The report was done through conducting research in schools, where pupils filled out online self-completion surveys in class. The sample size of the data was 3,453 11 to 16-year-olds, as well as for the first time in this study, 17-year-olds attending academies, maintained and independent schools in England, Scotland and Wales. 

Some of the key findings from this year’s study showed that there were improvements in some of the areas related to the surveys carried out. 

Indeed, 26% of the respondents spent their own money on some form of gambling in the last 12 months, which was down from 31% last year.

Excluding arcade gaming machines, 4% of respondents spent their own money on regulated gambling (age restricted) compared with 5% in 2022; 0.7% of the respondents were identified as problem gamblers by the youth-adapted DSM-IV-MR-J screen, down from 0.9% last year.

In 2022, 2.4% of participants were identified as at-risk gamblers compared with 1.5% this year; and, in terms of adverts, in 2023 55% had seen gambling adverts offline with 53% seeing gambling adverts online.

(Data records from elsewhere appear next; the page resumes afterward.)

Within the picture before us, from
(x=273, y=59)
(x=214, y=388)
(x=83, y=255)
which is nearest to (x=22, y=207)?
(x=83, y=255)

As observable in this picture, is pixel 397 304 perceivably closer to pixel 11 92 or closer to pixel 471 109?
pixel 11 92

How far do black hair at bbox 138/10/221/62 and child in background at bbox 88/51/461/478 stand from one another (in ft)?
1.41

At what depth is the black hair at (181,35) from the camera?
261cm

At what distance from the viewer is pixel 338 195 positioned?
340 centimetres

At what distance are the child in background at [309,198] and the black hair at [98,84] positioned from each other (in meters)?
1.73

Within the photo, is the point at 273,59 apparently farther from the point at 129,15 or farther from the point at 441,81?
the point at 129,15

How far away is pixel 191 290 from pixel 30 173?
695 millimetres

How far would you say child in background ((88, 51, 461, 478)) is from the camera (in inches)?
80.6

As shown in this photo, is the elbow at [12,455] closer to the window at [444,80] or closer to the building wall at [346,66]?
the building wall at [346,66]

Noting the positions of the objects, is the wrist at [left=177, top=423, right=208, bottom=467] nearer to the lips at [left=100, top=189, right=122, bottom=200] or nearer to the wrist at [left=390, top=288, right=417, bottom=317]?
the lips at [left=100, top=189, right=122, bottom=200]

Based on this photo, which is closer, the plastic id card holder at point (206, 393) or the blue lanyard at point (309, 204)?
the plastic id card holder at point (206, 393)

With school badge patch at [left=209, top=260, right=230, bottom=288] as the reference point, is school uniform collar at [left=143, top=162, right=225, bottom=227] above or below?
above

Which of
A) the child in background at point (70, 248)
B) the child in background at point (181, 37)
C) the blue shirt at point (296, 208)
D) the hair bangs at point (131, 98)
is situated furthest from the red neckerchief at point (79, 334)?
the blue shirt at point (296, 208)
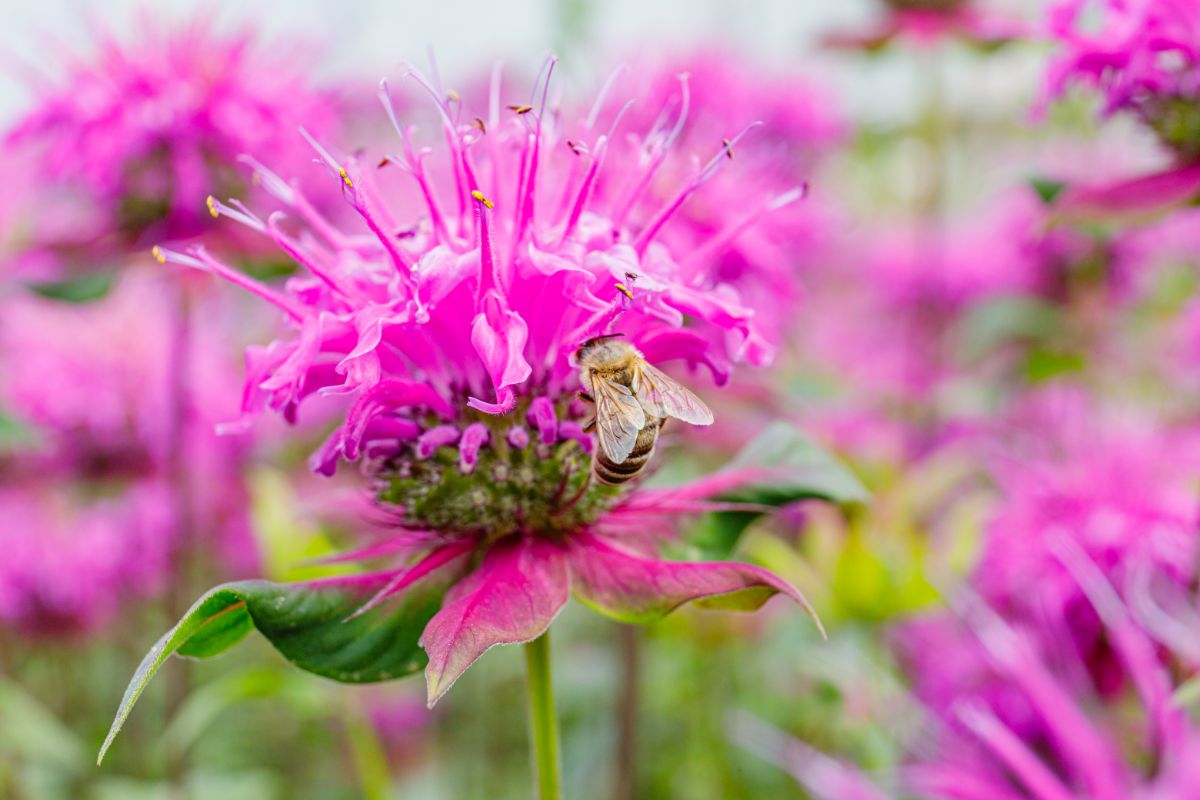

Both figures are down compared to 2022, when 66% had seen gambling adverts offline and 63% had seen gambling adverts online. 

In response to the statistics, a spokesperson for the Betting and Gaming Council (BGC) said: “BGC members take a zero-tolerance approach to betting by children.

“The most popular forms of betting by children are legal arcade games like penny pusher and claw grab machines, bets between friends or family, and playing cards for money – not with BGC members.

“These latest figures from the Gambling Commission, which incorporates data from 17-year-olds for the first time, and therefore comparisons with previous surveys should be treated with caution, show the number of children aged 11-17 gambling in the last seven has dropped 2% since last year, to 5%."